**Document text**
Dosho
(Mike) Port is one of Dainin Katagiri’s Dharma heirs. He lives and works outside
of St. Paul, Minnesota, in a place called White Bear. I am not going to be able
to get there for these interviews, but, as chance has it, he is giving a
workshop at the Boundless Way Temple in Worcester [see May 3rd entry] on the
same weekend I am traveling to Massachusetts to interview Bernie Glassman in
Montague. Joan comes with me on this trip, and we book rooms by Hotwire, which
actually puts us in Marlborough overnight. But our GPS—we refer to the female
voice as “Daphne”—gets us to both Marlborough and Worcester without a hitch.
We find
Melissa Blacker, David Rynick, and Dosho drinking coffee on the verandah as we
pull up. The clematis on the trellis behind their large Buddha is in luxuriant bloom.
Melissa shows us a Kannon statue she rescued from a second-hand store.

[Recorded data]
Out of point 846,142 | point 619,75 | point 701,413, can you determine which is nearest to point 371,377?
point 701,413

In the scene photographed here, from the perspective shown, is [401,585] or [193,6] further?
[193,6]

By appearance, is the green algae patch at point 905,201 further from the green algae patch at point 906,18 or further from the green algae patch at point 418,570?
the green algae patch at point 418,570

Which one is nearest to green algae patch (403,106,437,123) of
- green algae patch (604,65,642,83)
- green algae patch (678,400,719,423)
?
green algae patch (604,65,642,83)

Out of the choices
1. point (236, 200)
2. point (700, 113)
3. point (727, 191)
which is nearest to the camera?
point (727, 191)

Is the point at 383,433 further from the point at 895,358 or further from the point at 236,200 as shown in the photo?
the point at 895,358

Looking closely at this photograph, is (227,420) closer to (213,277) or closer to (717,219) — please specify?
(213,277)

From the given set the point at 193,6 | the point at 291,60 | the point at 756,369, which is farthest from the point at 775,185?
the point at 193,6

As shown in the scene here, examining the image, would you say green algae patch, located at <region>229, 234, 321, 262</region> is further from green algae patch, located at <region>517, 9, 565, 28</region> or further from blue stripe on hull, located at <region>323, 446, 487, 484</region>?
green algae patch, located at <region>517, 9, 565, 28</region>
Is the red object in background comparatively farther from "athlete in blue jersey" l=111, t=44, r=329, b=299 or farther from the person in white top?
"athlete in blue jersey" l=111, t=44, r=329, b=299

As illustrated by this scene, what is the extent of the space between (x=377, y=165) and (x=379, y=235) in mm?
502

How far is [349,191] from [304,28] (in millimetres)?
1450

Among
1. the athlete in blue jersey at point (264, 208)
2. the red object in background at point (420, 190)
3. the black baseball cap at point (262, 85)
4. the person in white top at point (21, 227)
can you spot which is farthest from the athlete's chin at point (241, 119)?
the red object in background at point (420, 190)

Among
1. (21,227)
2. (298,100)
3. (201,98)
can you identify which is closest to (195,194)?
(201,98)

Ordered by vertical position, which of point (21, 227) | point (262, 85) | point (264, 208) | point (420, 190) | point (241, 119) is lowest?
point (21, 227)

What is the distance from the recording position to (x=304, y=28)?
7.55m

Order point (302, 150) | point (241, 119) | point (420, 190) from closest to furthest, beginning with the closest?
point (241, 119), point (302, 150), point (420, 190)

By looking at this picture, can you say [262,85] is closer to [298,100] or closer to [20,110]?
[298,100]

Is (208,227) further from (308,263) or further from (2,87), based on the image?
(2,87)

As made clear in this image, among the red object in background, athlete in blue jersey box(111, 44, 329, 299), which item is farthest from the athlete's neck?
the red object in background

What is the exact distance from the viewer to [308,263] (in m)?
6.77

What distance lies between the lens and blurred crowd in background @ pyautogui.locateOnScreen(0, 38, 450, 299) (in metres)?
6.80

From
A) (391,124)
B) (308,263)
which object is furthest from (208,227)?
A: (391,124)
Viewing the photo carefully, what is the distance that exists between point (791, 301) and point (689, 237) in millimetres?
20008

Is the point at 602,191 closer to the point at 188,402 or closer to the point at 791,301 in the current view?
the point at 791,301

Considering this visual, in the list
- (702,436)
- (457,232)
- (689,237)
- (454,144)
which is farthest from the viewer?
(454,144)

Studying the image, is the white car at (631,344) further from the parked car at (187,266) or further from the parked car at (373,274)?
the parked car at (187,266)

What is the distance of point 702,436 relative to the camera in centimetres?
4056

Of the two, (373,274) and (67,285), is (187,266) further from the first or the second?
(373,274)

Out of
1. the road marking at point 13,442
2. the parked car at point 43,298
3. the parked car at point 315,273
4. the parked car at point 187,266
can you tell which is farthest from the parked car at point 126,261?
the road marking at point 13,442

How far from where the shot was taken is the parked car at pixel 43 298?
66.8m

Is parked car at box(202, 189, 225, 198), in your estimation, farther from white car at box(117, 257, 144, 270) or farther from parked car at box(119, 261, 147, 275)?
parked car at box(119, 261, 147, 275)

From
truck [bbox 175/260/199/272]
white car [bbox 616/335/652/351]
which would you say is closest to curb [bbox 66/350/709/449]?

**The problem**
Does each statement below agree with the passage about Dosho Port? Answer yes or no for each, and quote the words from the passage that decide it.
(a) Dosho Port lives and works outside St. Paul, Minnesota.
(b) The rooms booked through Hotwire were in Worcester.
(c) Melissa Blacker rescued a Kannon statue from a second-hand store.

**The reply**
(a) Yes: "He lives and works outside of St. Paul, Minnesota, in a place called White Bear."
(b) No: "we book rooms by Hotwire, which actually puts us in Marlborough overnight."
(c) Yes: "Melissa shows us a Kannon statue she rescued from a second-hand store."